> _TEXT BLOCK_:
<b>Portable Document Format (PDF)</b> files are a ubiquitous format for document exchange due to their platform independence and consistent formatting. In Python, several libraries provide tools to work with PDFs, allowing developers to manipulate, extract information, and create PDF files programmatically.

Before diving into the code, it’s essential to have a basic understanding of how PDFs work. PDFs, or Portable Document Format files, are a standardized format for document exchange. They can contain text, images, hyperlinks, forms, and more. In Python, several libraries simplify the process of working with PDFs.

To begin, you need to install a PDF manipulation library. Two commonly used libraries are <b>PyPDF2</b> and <b>PyMuPDF</b>. You can install them using the following commands:

In [23]:
!pip install PyPDF2
!pip install pymupdf



### Extracting Text from a PDF:

##### Using PyPDF2:

In [24]:
# importing required modules
import PyPDF2

In [25]:
#We accessed the “a83f8926-4718-4806-8eb3-670fffa171c7.pdf” file in binary mode and assigned the resulting file object to the variable pdfFileObj.
# creating a pdf file object
pdfFileObj = open('a83f8926-4718-4806-8eb3-670fffa171c7.pdf', 'rb')

In [26]:
# creating a pdf reader object
#we instantiate a PdfReader class object from the PyPDF2 module, utilizing a PDF file object as a parameter, thereby obtaining a PDF reader object.
pdfReader = PyPDF2.PdfReader(pdfFileObj)

In [27]:
# printing number of pages in pdf file
#The ‘pages’ attribute indicates the quantity of pages present in the PDF document
print(len(pdfReader.pages))

> _DIRECTIVE A_: Quote the rows exactly, everything from the line containing "Name which of" down to the end of the rows.
The PDF tutorial has no connection to the rows.

Dataset entries
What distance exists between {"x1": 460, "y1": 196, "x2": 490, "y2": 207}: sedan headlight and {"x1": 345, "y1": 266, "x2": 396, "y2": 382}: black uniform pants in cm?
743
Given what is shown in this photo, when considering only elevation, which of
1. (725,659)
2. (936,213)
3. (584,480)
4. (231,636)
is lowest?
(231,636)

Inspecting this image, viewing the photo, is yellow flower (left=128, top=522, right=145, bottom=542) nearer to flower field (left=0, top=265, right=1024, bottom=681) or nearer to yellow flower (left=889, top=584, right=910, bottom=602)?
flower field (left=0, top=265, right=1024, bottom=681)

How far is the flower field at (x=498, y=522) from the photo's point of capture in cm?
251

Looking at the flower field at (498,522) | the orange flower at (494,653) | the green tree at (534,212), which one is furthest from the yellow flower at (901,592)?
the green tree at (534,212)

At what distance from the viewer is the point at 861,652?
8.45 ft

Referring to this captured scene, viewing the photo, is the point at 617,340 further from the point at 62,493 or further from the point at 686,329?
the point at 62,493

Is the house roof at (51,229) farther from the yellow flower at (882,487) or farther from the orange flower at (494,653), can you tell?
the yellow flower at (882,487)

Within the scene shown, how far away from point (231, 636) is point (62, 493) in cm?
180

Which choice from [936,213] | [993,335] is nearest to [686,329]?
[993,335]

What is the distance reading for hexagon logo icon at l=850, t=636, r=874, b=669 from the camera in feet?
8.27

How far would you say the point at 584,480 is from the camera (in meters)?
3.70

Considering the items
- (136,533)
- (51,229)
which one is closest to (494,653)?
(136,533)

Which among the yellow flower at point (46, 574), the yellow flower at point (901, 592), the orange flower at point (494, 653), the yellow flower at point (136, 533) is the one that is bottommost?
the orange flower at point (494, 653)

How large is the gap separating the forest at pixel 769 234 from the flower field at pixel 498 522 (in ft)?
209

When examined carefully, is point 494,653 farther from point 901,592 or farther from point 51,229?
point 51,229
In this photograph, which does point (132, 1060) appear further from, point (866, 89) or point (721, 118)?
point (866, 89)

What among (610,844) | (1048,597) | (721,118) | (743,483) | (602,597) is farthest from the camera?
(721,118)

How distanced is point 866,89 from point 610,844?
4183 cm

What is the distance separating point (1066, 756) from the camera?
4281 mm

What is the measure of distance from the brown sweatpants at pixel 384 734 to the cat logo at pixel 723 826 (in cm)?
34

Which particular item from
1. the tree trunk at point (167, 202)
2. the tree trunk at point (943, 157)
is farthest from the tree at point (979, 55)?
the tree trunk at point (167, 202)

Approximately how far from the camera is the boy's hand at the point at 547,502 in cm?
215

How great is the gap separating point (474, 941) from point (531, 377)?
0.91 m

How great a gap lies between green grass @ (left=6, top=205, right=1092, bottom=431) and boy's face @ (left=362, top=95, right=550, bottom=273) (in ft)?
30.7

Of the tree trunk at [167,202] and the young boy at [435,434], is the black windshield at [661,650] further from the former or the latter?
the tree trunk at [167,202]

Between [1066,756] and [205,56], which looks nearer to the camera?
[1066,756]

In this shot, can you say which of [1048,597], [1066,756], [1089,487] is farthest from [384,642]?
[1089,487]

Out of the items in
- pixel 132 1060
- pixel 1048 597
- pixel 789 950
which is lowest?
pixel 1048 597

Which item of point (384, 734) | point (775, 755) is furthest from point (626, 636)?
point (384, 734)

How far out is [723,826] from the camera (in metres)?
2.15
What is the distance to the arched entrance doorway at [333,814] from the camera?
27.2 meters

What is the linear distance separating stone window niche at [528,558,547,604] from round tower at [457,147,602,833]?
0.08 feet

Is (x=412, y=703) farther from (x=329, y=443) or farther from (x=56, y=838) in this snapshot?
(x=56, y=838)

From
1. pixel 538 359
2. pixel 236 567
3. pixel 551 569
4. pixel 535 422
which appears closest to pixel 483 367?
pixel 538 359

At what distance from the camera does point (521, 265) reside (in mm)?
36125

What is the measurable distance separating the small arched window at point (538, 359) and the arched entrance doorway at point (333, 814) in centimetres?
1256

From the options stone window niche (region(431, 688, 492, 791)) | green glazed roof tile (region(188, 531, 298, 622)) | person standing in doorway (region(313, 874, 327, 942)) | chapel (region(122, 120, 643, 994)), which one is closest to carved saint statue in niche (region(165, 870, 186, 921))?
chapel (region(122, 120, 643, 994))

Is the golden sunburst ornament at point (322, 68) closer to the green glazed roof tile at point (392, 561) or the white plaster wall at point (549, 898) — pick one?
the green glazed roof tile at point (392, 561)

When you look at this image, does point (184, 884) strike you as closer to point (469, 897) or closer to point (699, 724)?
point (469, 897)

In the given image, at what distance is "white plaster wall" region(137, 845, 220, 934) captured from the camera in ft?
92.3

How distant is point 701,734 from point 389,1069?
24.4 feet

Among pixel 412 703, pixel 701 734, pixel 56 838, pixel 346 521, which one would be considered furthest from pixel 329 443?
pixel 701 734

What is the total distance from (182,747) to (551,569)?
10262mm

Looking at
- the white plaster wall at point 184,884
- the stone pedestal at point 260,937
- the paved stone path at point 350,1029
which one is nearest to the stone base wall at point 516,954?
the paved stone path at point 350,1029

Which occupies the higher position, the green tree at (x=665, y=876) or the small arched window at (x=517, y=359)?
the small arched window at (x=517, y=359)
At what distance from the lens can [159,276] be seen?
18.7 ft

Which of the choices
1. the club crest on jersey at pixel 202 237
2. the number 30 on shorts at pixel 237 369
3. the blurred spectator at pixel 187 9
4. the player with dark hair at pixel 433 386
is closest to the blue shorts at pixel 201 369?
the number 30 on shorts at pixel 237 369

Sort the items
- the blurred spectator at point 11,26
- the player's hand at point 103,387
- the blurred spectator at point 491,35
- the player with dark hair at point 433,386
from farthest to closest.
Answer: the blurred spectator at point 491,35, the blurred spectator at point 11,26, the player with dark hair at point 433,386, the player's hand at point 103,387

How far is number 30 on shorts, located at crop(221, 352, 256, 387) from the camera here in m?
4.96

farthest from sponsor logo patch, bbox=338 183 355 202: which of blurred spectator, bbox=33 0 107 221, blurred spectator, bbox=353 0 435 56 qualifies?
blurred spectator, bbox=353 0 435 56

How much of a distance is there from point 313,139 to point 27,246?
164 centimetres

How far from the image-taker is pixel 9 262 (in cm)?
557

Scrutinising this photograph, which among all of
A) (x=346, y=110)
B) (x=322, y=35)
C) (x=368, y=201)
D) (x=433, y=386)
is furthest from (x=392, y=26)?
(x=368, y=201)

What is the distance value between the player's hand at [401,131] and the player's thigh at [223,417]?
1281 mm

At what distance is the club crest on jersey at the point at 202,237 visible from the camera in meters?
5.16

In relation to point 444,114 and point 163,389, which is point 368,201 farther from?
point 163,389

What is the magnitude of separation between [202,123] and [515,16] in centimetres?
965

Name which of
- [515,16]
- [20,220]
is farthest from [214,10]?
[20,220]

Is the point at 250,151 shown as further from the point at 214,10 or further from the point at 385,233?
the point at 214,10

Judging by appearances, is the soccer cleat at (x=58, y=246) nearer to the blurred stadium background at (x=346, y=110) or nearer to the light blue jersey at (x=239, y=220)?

> _DIRECTIVE B_: Print the part of the PDF tutorial running from "# creating a pdf file" down to "pdfReader = PyPDF2.PdfReader(pdfFileObj)" exactly.

> _OUTPUT A_:
Name which of
- [515,16]
- [20,220]
is farthest from [214,10]?
[20,220]

Is the point at 250,151 shown as further from the point at 214,10 or further from the point at 385,233?
the point at 214,10

Judging by appearances, is the soccer cleat at (x=58, y=246) nearer to the blurred stadium background at (x=346, y=110) or nearer to the light blue jersey at (x=239, y=220)?

> _OUTPUT B_:
# creating a pdf file object
pdfFileObj = open('a83f8926-4718-4806-8eb3-670fffa171c7.pdf', 'rb')

In [26]:
# creating a pdf reader object
#we instantiate a PdfReader class object from the PyPDF2 module, utilizing a PDF file object as a parameter, thereby obtaining a PDF reader object.
pdfReader = PyPDF2.PdfReader(pdfFileObj)